Advanced Usage of Training

Overview

MindSpore provides a large number of network models such as object detection and natural language processing in ModelZoo for users to directly use. However, some senior users may want to design networks or customize training cycles.

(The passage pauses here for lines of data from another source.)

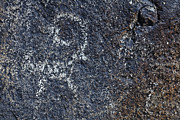 Kyrgyzstan Photos - Goat petroglyph engraved on boulders at Cholpon Ata in Kyrgyzstan by Robert Preston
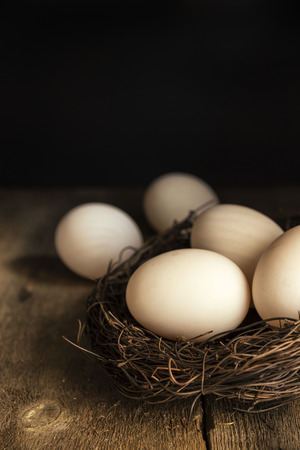 Fresh duck eggs in moody vintage style natural lighting set up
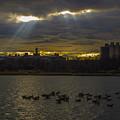 Sunset by Alexander Fuza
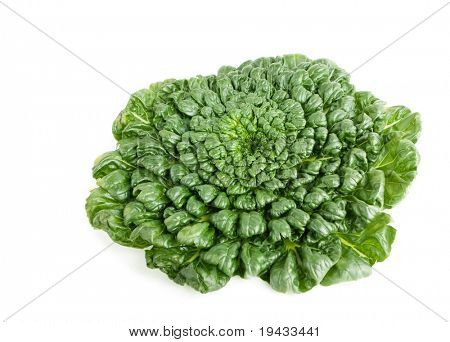 Fresh harvested Tah Tsai lettuce isolated on white. Tah Tsai or (Tatsoi) a commly used green leaf vegetable in Chinese and oriental dishes.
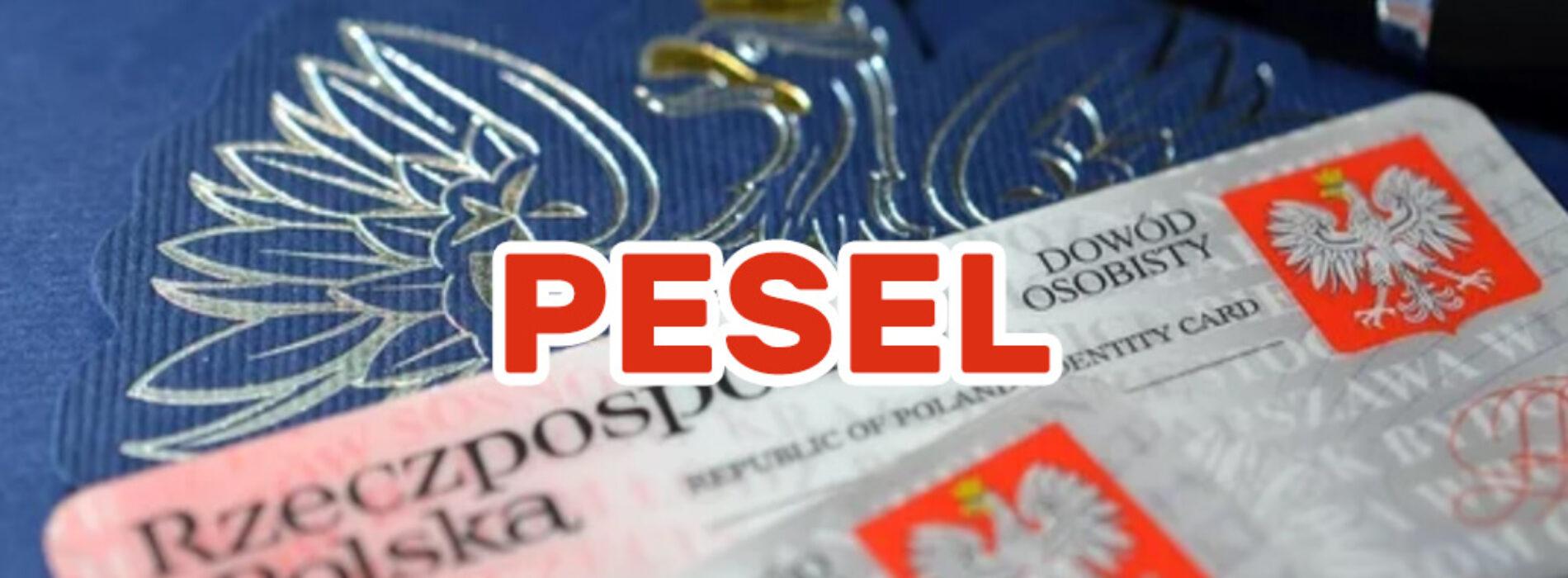PESEL – czym jest ten numer i gdzie jest potrzebny?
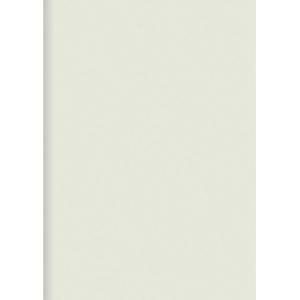 ORCA PLASTIC FOLDERS PP F WHITE - PACK OF 12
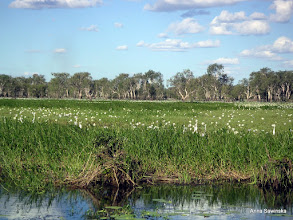 Photo: Kakadu National Park
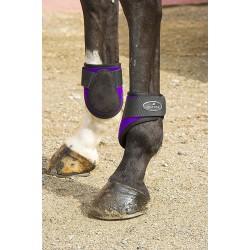 Norton Neoprene fetlock boots Burgundy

The following describes how to customize a training network, how to customize a training cycle, and how to conduct inference while training. In addition, the on-device execution mode is also described in detail.

Note: This document is applicable to GPU and Ascend environments.

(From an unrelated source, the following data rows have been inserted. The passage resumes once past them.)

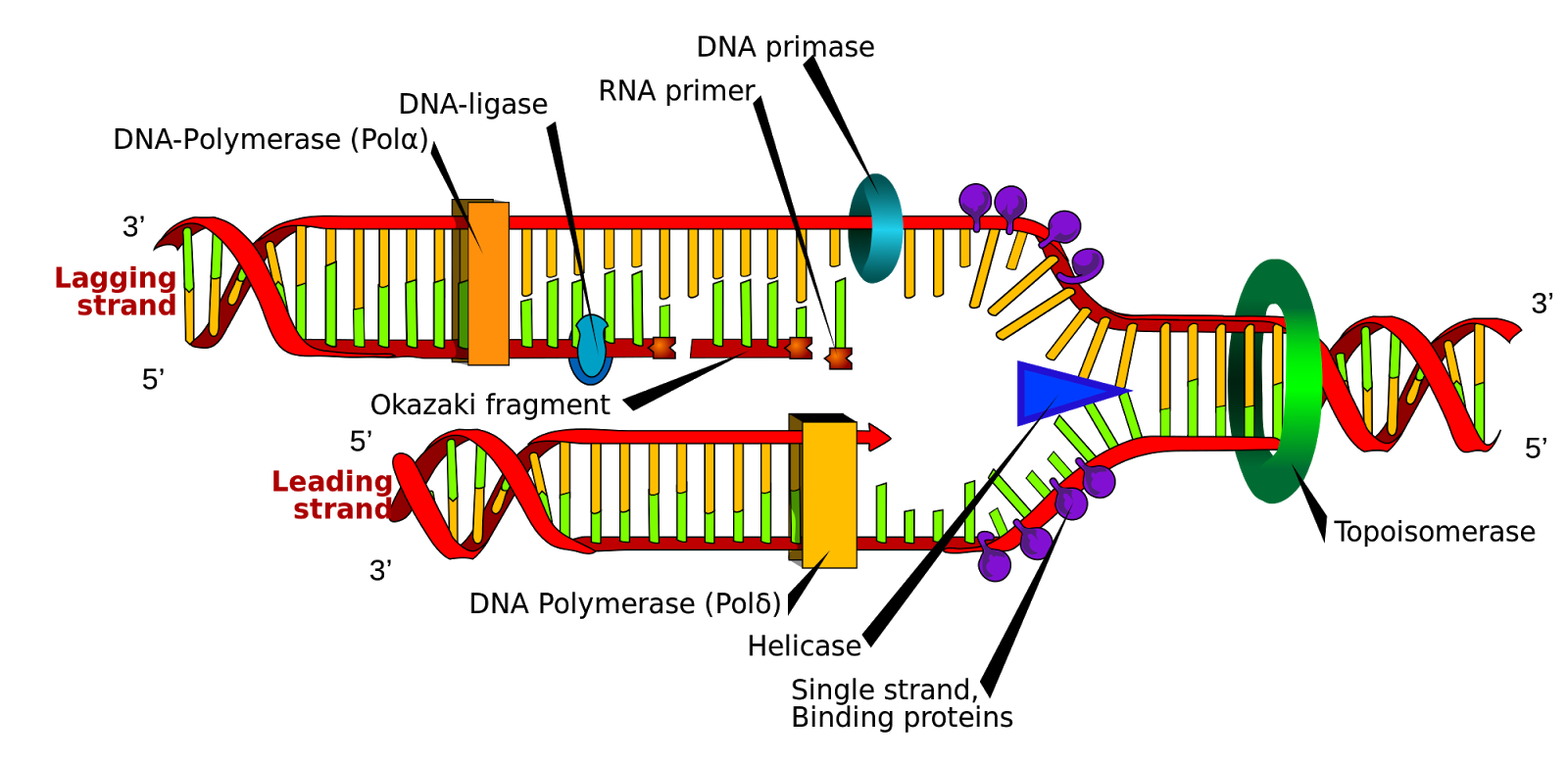 30 TOP DNA REPLICATION Questions and Answers pdf download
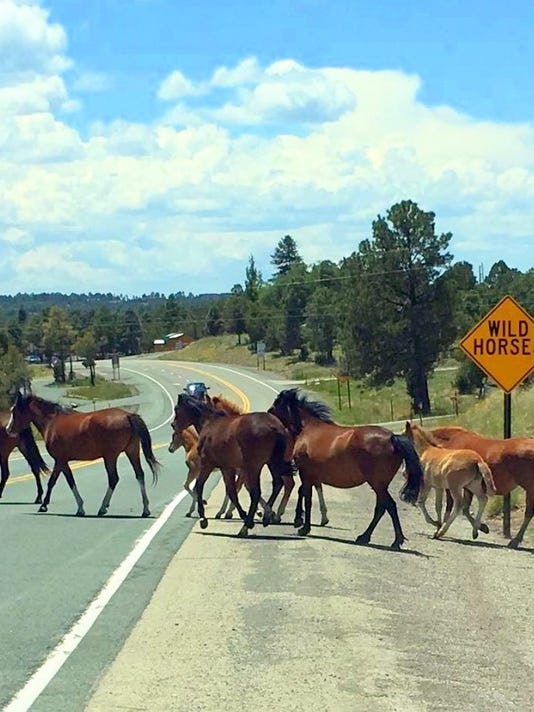 wild horses at crossing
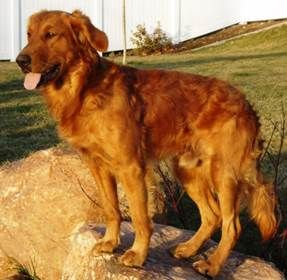 Field Golden Retriever Google Search Golden Retriever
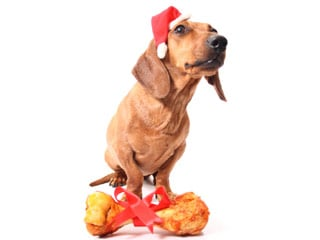 You may think the devil (or angel) costume is particularly fitting for your pet at Halloween, but unless you know your pet loves it, refrain from dressing him up. This includes dressing him like Santa later on. (©iStockphoto.com/LuisCarlosTorres)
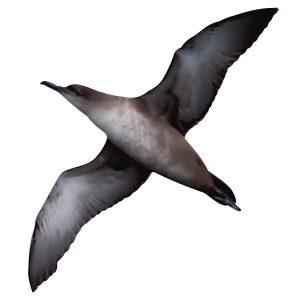 Balearic Shearwater -Puffinus mauretanicus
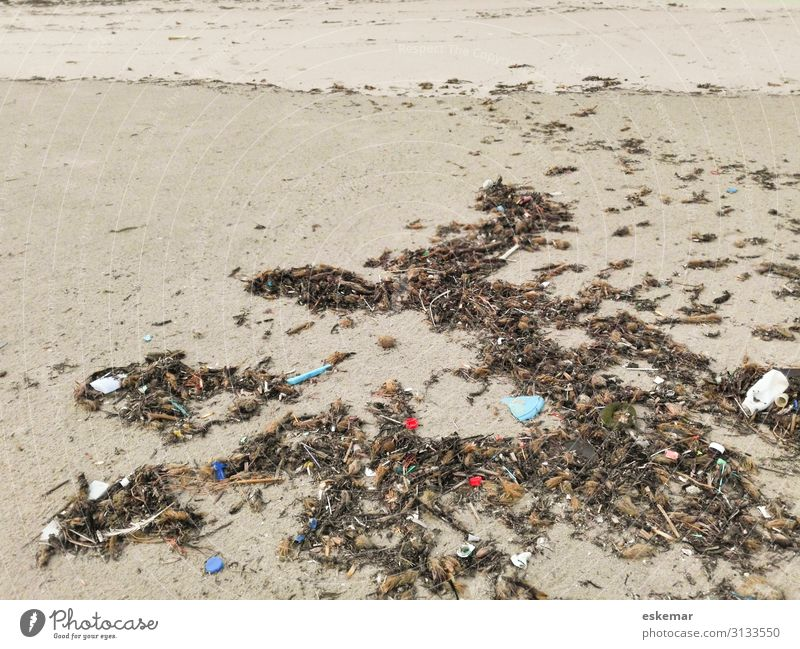 Plastic garbage on the beach Beach Island Environment Sand Coast Packaging Tube Plastic packaging Trash Plastic waste dirt filth Trashy Gloomy Many Brown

Customizing a Training Network

Before customizing a training network, you need to understand the network support of MindSpore, constraints on network construction using Python, and operator support.

Network support: Currently, MindSpore supports multiple types of networks, including computer vision, natural language processing, recommender, and graph neural network. For details, see Network List. If the existing networks cannot meet your requirements, you can define your own network as required.
Constraints on network construction using Python: MindSpore does not support the conversion of any Python source code into computational graphs. Therefore, the source code has the syntax and network definition constraints. For details, please refer to Static Graph Syntax Support. These constraints may change as MindSpore evolves.
Operator support: As the name implies, the network is based on operators. Therefore, before customizing a training network, you need to understand the operators supported by MindSpore. For details about operator implementation on different backends (Ascend, GPU, and CPU), see Operator List.

When the built-in operators of the network cannot meet the requirements, you can refer to Custom Operators(Ascend) to quickly expand the custom operators of the Ascend AI processor.

The following is a code example:

import numpy as np

from mindspore import Tensor
from mindspore.nn import Cell, Dense, SoftmaxCrossEntropyWithLogits, Momentum, TrainOneStepCell, WithLossCell
import mindspore.ops as ops


class ReLUReduceMeanDense(Cell):
    def __init__(self, kernel, bias, in_channel, num_class):
        super().__init__()
        self.relu = ops.ReLU()
        self.mean = ops.ReduceMean(keep_dims=False)
        self.dense = Dense(in_channel, num_class, kernel, bias)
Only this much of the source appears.